La seconde est d'avoir réussi à accueillir, au sein du Conseil, une représentation des plaisanciers. Ces derniers n'en faisaient en effet pas partie depuis l'origine du Conseil (1967) jusqu'à mon arrivée. Les premiers à intégrer le CSNP ont été les pêcheurs-plaisanciers, structurés depuis longtemps. Puis j'ai accompagné la montée en puissance de l'Union nationale des associations de navigateurs (UNAN) et son intégration au Conseil.

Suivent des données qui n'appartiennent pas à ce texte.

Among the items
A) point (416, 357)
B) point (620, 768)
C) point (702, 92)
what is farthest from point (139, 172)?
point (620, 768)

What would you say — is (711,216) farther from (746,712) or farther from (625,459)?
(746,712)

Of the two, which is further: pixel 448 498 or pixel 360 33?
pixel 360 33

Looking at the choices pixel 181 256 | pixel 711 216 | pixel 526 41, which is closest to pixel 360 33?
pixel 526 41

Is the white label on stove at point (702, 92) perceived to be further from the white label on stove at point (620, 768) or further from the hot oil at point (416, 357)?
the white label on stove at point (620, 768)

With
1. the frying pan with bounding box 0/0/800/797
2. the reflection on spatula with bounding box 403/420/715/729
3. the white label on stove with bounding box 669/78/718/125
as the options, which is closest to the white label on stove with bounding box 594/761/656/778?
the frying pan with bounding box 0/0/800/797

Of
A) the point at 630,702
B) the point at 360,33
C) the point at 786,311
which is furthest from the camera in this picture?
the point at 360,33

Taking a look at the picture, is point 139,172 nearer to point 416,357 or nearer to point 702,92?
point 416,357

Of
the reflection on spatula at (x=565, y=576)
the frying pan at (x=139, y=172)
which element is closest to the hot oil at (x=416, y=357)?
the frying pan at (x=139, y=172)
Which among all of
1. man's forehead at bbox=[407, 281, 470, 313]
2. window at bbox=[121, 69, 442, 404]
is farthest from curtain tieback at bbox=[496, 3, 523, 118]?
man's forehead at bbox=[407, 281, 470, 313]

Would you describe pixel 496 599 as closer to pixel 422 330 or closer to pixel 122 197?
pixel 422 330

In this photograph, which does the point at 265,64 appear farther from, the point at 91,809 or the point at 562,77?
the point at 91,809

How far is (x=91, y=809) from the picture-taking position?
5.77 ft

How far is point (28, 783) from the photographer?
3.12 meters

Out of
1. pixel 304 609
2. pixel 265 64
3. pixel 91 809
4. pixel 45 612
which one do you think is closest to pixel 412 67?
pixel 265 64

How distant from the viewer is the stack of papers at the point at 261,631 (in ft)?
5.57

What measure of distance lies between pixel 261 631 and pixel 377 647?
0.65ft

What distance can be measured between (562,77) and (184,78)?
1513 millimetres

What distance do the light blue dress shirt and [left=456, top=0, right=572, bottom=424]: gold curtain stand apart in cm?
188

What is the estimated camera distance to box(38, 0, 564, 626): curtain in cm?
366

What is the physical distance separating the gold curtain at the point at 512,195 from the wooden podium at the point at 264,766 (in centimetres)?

Pour la troisième, j'hésite entre bien des actions, à commencer par toutes celles en faveur de la protection de notre environnement, un domaine dans lequel la plaisance n'a pas attendu le <Grenelle de l'Environnement> ! Mais, pour citer une réalisation récente et promise, selon moi, à un bel avenir, c'est la diffusion en boucle des bulletins météo sur un canal VHF dédié. ll s'agit encore d'une vieille préconisation du Conseil qui, après avoir été longtemps qualifiée d'<utopique>, a enfin été expérimentée dans le Var, l'été dernier. L'expérience, qui a connu un taux de satisfaction supérieur à 90 %, devrait être étendue dès l'été prochain à La Rochelle et à la baie de Quiberon - et j'espère le plus tôt possible à l'ensemble du littoral.